◆ Provided passage ◆
'''

The London Times
August 15, 1998
THINK ON
Philosophy is a quintessentially modern discipline
For Immanuel Kant, the Enlightenment could be captured in two small words:
sapere aude — “dare to think.” When 3,500 individuals professionally
devoted to this proposition are gathered under one roof, as happened at the
20th World Congress of Philosophy in Boston this week, the effect may be
more of Babel than of 18th-century discourse. Modern philosophy speaks a
bewildering variety of languages, from analytic logic to existentialism,
poststructuralism, semiotics and the wilder shores of ecofeminism, and there
is a fair degree of apartheid between its practitioners.
Hence the temptation to view the discipline as too rarefied and
“academic” for mere mortals. Britons are notoriously wary of theory; the
national prejudice is well captured by Kipling’s “If you can think and not
make thoughts your master . . .” Isaiah Berlin captured British hearts with
his tongue-in-cheek remark that he had turned to political thought because
“philosophy can only be done by very clever people.” This is one of the few
European countries where almost no school teaches philosophy. Yet in this
age of uncertainty, when today’s vocational training may be tomorrow’s
passport to redundancy, “dare to think” should be the motto pinned on the
wall of every undergraduate room and recruitment agency. Philosophy is
making a modest comeback in British universities, and not before time.

'''

◆ Recorded information ◆
'''

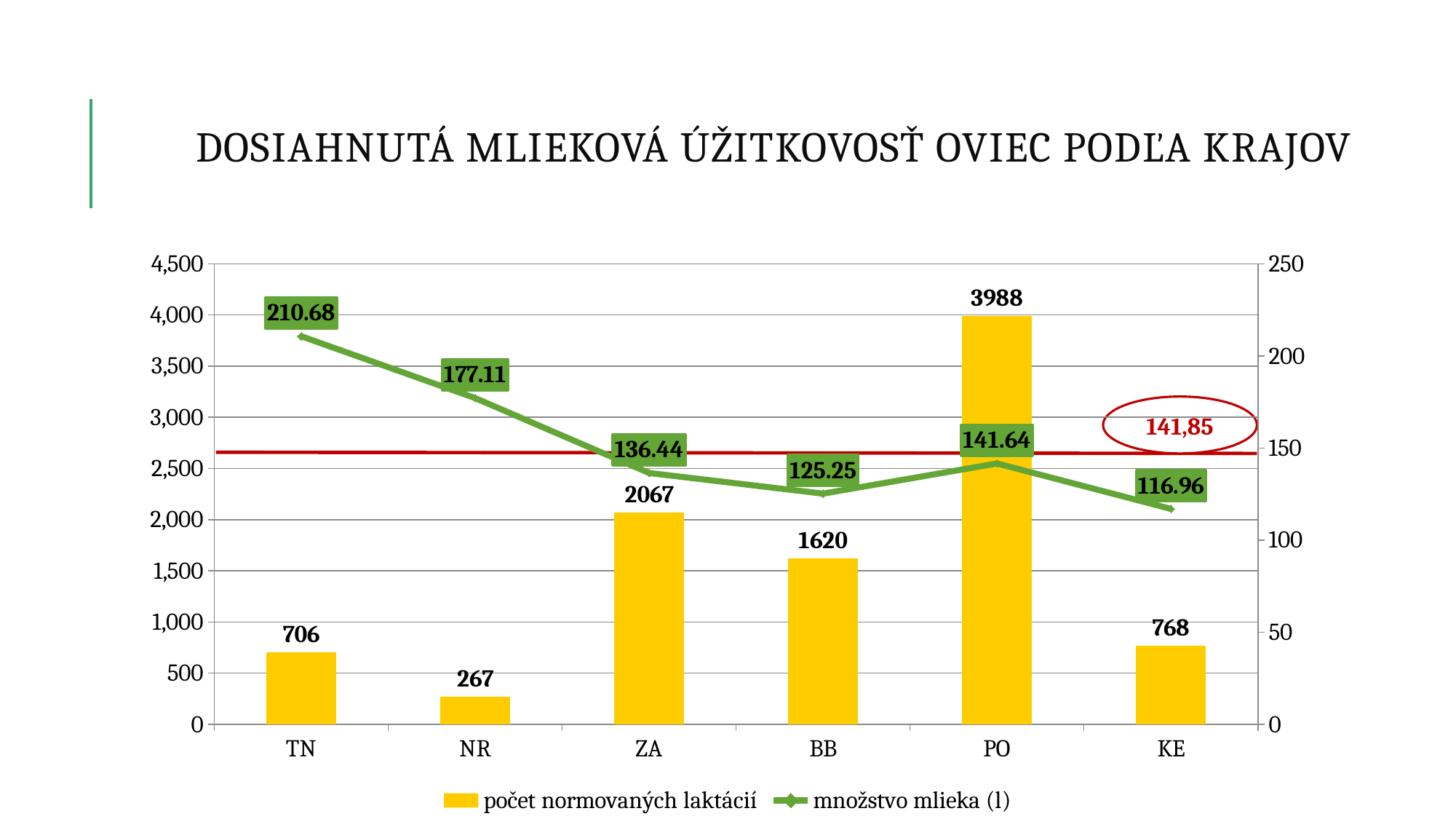
Which is larger, the počet normovaných laktácií for KE or for TN? KE Which region has the highest počet normovaných laktácií? PO How many series does the legend list? 2 What is the value of množstvo mlieka (l) for BB? 125.25 Does the množstvo mlieka (l) line rise or fall from TN to BB? fall What is the value of množstvo mlieka (l) for TN? 210.68 What is the value of počet normovaných laktácií for PO? 3988 How many regions are shown on the x axis? 6 What is the difference in počet normovaných laktácií between PO and ZA? 1921 Which region has the lowest množstvo mlieka (l)? KE What value is written in the red circle next to the horizontal red line? 141,85 Which region has the lowest počet normovaných laktácií? NR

'''

◆ Try it ◆
How many people attended the 20th World Congress of Philosophy in Boston, according to the philosophy editorial?

◆ Response box ◆
3,500